A summary function is provided for NMdata objects. There is a print function for the summary too. This is printed automatically by NMdata unless quiet=TRUE.

A lot of meta information has been added in an attribute to NMdata objects. This will help the user to understand and automatically document what has been read.

The argument to NMscanData previously called name has been renamed to modelname and generalized to take a function that derives the name from the file path. Also an general option “NMdata.modelname” has been added, so the default behavior can be configured.

The default class to generate is now data.frame rather than data.table. If you want to work with data.tables, do options(NMdata.as.fun=“none”)

General support for conversion of output to user-specified class. Setting the option “NMdata.as.fun” to a conversion function such as as.data.frame or tibble::as_tibble it is possible for the user to work with their preferred data class. An argument, as.fun, can be used for the individual functions too.

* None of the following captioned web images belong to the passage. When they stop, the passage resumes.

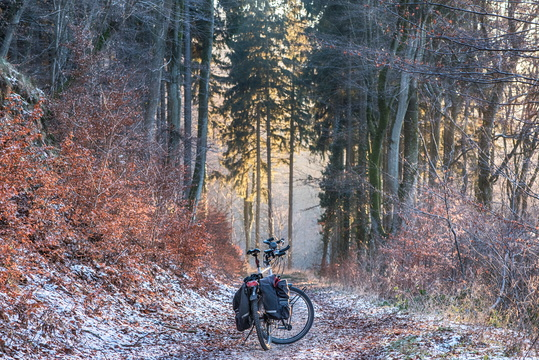 Wandering in the woods with a bike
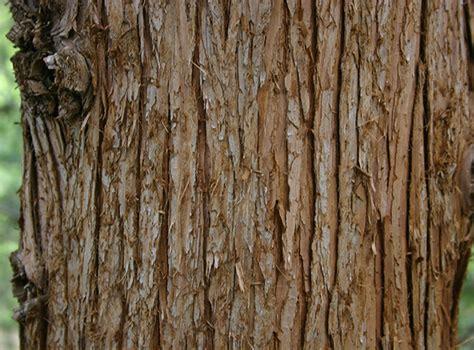 cypress tree bark ufei selectree a tree selection guide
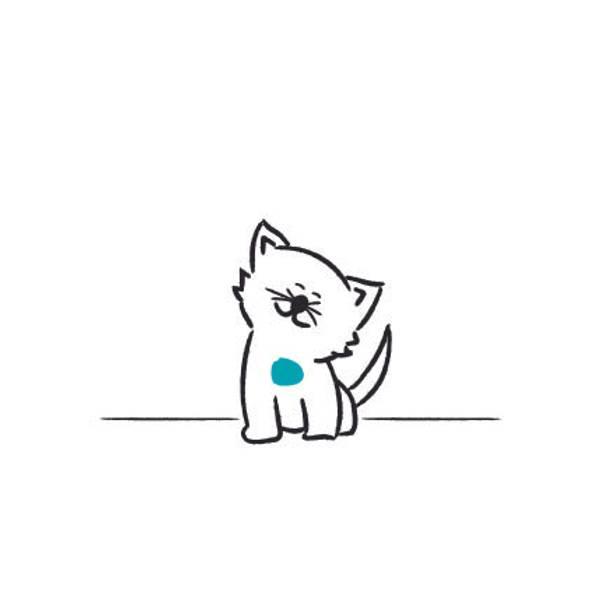 Kort_ Katt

The translation from the output control stream file path (.lst in PSN) and the input control stream (.mod in PSN) can now be configured through the option “NM.file.mod”. Typically, all the models to be considered in an analysis have been run on the same system, so it makes most sense to define this behavior once and for all for most users.

NMwriteData improved with checks of column names and automated generation of $INPUT and $DATA Nonmem sections.

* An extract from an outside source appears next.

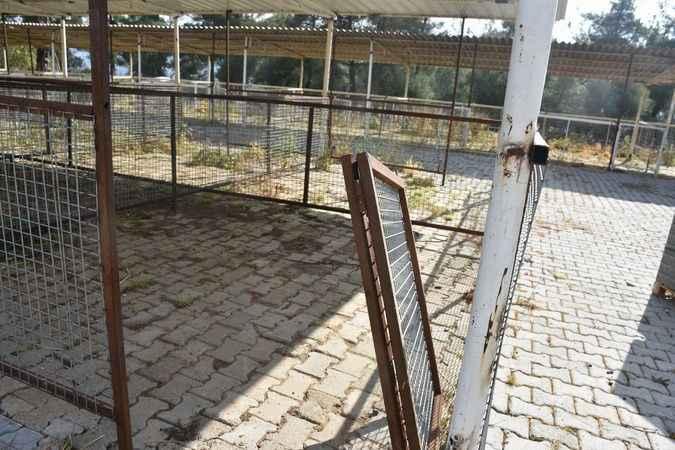 Belediyeye ait hayvan pazarının kapıları kayboldu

NMorderColumns simplified, and documentation improved.

Documentation has been upgraded with a pkgdown site.

New vignette on data set creation tools in NMdata.

New FAQ vignette.

Bugfixes

NMtransInput now supports the case where additional unused column names are given in $INPUT than actually found in $DATA. A warning will be given.

This release introduces a consistent default NMscanData behavior that will work in most cases and provide the user with information on how to use a more robust approach to merging input and output data.

Naming of a few arguments to NMscanData has been changed from camelCase to lower.case for consistency.

NMscanTables keeps track of LASTONLY and FIRSTLASTONLY. LASTONLY are now treated like FIRSTONLY while FIRSTLASTONLY tables are disregarded (with a warning).

The most obvious change since 0.0.3 is that only one data.table is being returned from NMscanData. This is what used to be the row element in the returned objects previously. The main reason for this change is that it makes it easier for users to post-process only one dataset before splitting into different levels of variability. The small cost is that the user will have to run findCovs, or findVars to get the desired level of variability. These functions are however very simple to use and very fast to run.

This release features numerous improvements to especially the NMscanData function. The work is mainly focused around use without a row identifier. Even without a row identifier, NMscanData should now work for the vast majority of models, including merging with input and recovering rows.

An attribute called vars has been added to the NMdata objects coming out of NMscanData. It features a table of the columns in the returned object and information about where they originate from. More work is still to be done on this, but hopefully it is useful already.

NMwriteData: Added support for passing arguments to saveRDS.

Last but far from least is a new vignette on using NMscanData. Check it out with vignette(“NMscanData”).

This release contains bugfixes and experimental support for merging nonmem input and output data without a row identifier.

A clearer cut has been made between the pmxtricks package (version 0.0.10) and NMdata. The packages should not overlap in exported functionality, and they do not depend on each other.